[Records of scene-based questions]
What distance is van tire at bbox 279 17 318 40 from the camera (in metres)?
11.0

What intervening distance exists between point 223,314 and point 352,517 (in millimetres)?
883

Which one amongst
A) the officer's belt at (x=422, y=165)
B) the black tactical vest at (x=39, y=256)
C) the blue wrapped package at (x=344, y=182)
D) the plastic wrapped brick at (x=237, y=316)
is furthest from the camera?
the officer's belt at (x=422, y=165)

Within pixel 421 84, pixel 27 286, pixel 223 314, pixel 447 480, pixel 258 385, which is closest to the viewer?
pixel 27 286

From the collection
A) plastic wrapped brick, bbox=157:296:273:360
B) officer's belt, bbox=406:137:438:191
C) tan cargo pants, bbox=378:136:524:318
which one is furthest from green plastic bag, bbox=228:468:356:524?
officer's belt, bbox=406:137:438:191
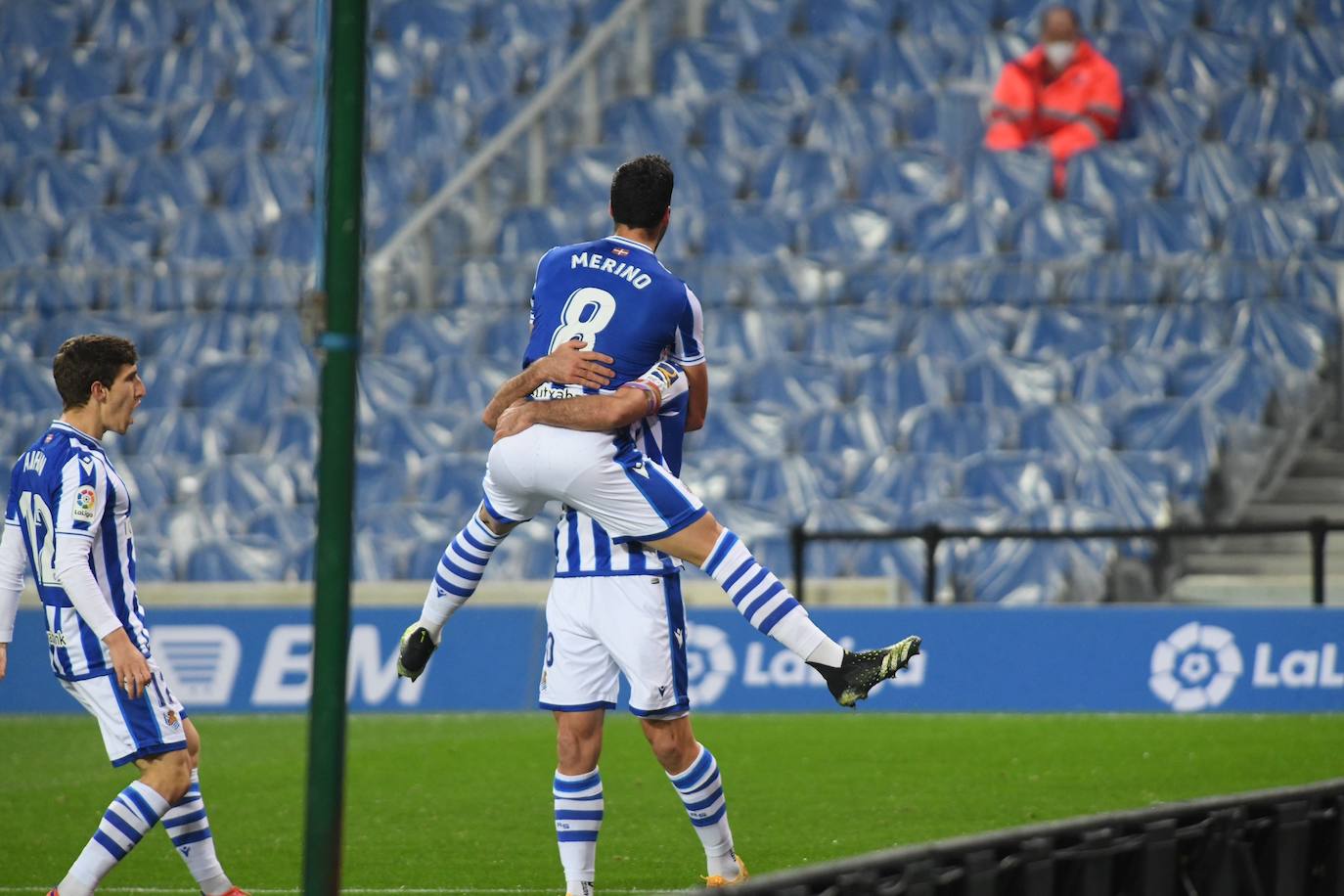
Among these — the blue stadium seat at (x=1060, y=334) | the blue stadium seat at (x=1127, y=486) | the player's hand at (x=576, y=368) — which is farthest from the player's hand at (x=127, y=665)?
the blue stadium seat at (x=1060, y=334)

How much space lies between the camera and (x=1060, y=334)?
14734 mm

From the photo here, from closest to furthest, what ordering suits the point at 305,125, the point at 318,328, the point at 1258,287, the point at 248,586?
the point at 318,328, the point at 248,586, the point at 1258,287, the point at 305,125

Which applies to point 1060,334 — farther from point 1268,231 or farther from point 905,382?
point 1268,231

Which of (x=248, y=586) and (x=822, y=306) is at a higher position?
(x=822, y=306)

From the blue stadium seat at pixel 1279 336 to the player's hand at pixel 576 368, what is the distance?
1004 cm

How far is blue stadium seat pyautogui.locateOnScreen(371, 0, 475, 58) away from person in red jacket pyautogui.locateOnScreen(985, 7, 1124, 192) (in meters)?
5.72

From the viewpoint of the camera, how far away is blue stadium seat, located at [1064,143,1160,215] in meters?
15.5

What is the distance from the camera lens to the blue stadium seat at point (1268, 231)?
48.5 feet

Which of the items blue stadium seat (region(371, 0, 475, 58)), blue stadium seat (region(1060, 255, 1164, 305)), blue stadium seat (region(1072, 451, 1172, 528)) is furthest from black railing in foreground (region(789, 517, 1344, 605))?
blue stadium seat (region(371, 0, 475, 58))

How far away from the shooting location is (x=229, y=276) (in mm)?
16766

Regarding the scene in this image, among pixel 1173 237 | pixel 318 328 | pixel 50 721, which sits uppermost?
pixel 1173 237

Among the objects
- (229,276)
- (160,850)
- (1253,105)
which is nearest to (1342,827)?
(160,850)

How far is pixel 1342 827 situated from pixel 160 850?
180 inches

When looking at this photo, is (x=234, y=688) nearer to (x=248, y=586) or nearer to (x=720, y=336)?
(x=248, y=586)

**Instruction:** Rename "nearest" to "closest" in the material from the line containing "Among the objects" through the end, and write out those lines again with nothing else changed.

**Expected answer:**
Among the objects
- (229,276)
- (160,850)
- (1253,105)
which is closest to (1342,827)?
(160,850)

How far is pixel 1342 827 situated from pixel 160 850?
180 inches

When looking at this photo, is (x=234, y=688) nearer to (x=248, y=586) or nearer to (x=720, y=336)?
(x=248, y=586)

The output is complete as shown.